I recently gave my 14 week puppy a bone, and I then went to take it away, and he growled very agressivly and then snapped at me, then was very aggressive towards me when i went to grab his collar he lash out and caugh my thumb and drew blood. 

This all seem to have come from possessiveness over the bone. Obviously I don't want the behaviour in the dog, any advice as to how I can stop this from happening again as it was quite disturbing and i would never wan this to happen to anyone else.

just so you know I took the bone away and shut him outside for 5 mins.

thanks


----------



## gunnr (Aug 14, 2009)

You're probably not going to like my answer, but here goes.

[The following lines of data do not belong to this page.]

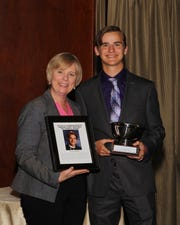 SCVTHS Principal Diane Ziegler (left) and Evan Sapirman pose for a picture during the scholar athlete reception.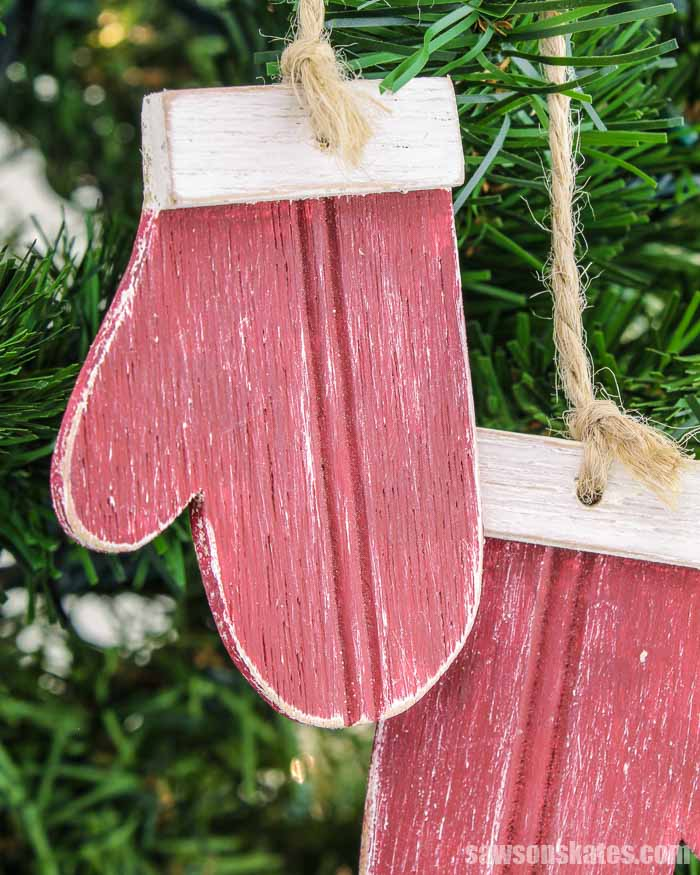 A red homemade wood mitten Christmas ornament hanging in a tree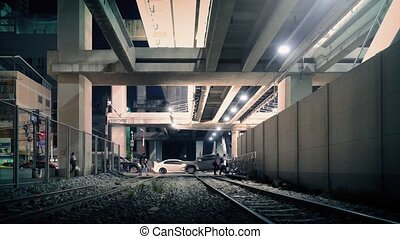 City Underpass With Train Tracks - View of city street...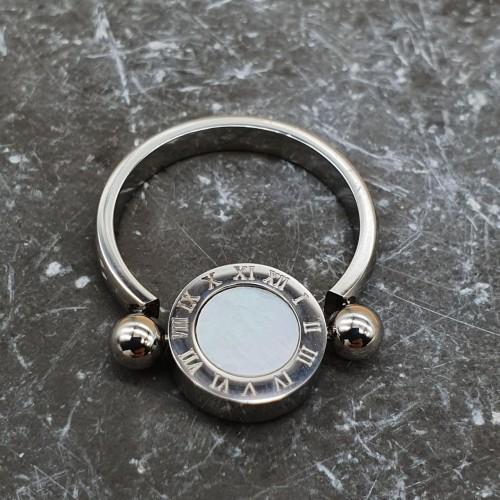 Женское стальное двухцветное кольцо с крутящимся элементом Адриатика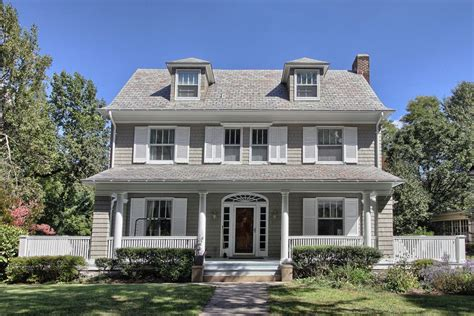 grey house white shutters traditional exterior also blue siding board and batten brick brick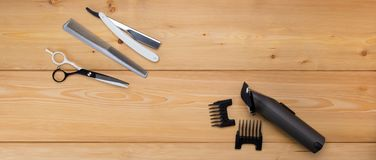 Wooden background. items are for cutting hair. menfolk. electra hair clipper. Light wooden background. items are for cutting hair. menfolk. electra hair clipper stock photo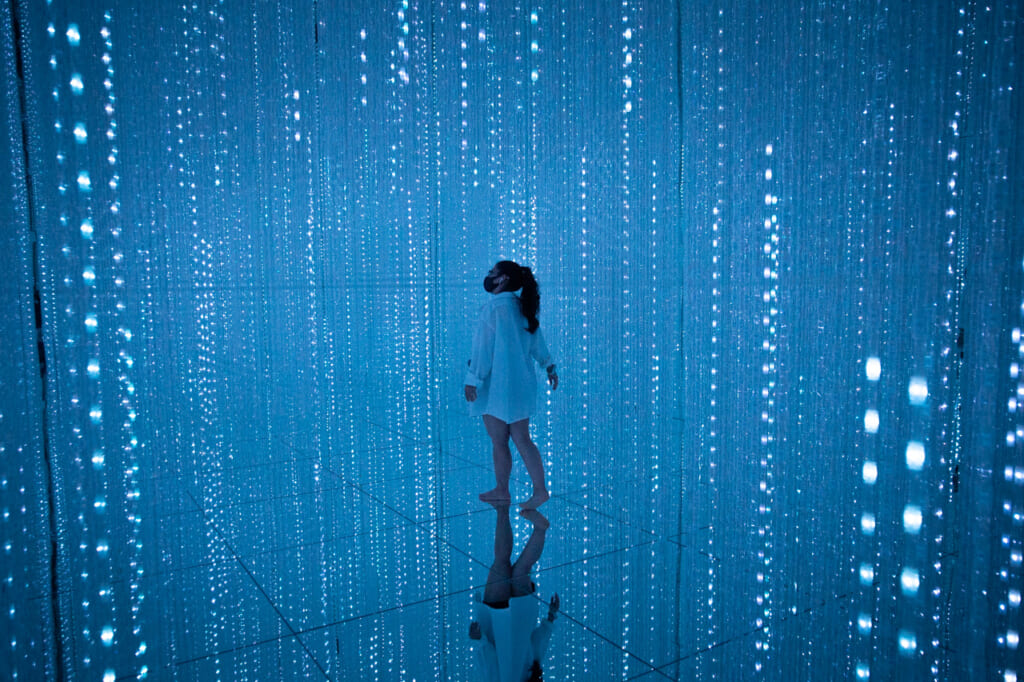 chica caminando maravillada entre cristales de luz azules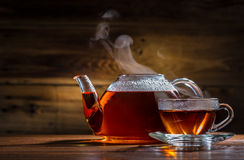 Glass teapot and mug Stock Images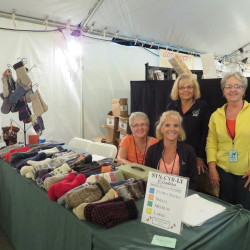 "Pam Mailman, Karen Gallop, Louann Ritchie, and Tricia McCarthy, four sisters from Houlton, Maine, created a craft business called ""Syn-Cyr-Ly Sisters."" They are pictured here at their first experience at a vendor's event, last August at the American Folk Festival on the Bangor Waterfront."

He is too young to go over the top with discipline. Which leads me to recommend either not giving him any more bones until he is older and the behavior can be more forcefully corrected if necessary, or conditioning him at this age by holding the bone in your hand and letting him gnaw on it without releasing the bone. Let him have the bone for a few seconds and then take it away but let him gnaw on it, or lick it in your hand immediately. Don't let him pull the bone out of your hand, just let him work it while you hold it. Eventually you will increase the time he is allowed to have it completely, before he has to give it back. Always, always, end this lesson with him getting to have his bone. No matter how it long it takes, but on your terms.
You're trying to assure him that you are not after his bone and that he can have it, and will get it, but only on your terms. You are going to have to set him up to fail so that you can correct him. 
This could be an isolated incident, but biting, real biting and not nipping, needs to be corrected immediately. It could be that if you left him alone with it for a 1/2 hour or so it wouldn't be such a big deal to him and you could take it easily with no fuss. But he's already sort of put you on a course where conditioning and discipline will be required.

It sucks, I know. My first Vizsla tried to bite my hand one nite over a prime rib bone, after threatening my wife over the same bone. In about 5 seconds he was off the ground and cycled off the stove, refrigerator and cabinets by his collar and thrown into his kennel. He was about 14 months old at the time, much older than your guy. I worked him exactly as I detailed, and I'll tell you it was a little unnerving. He was agitated and threatening for quite awhile during those exercises. Once I had to go into his kennel after him.  That was "unfun"!

Work with him now at this early age and get him past it. The longer he's able to demonstrate this behavior, the harder it will be to correct.


----------



## DragonTheRevolutionary (Feb 15, 2009)

sucks, cuz i can touch my dogs, take the bone away, put my hand in there mouths and it wont faze them a bit


----------



## grahama (May 4, 2009)

Hi,

Have to say that from an early age I gave and took away treats including bones from Peanut so she knew that I was in control of things. Now she does try to get away from me when she has treats or has stolen something but she not bite or growl at me taking things from her.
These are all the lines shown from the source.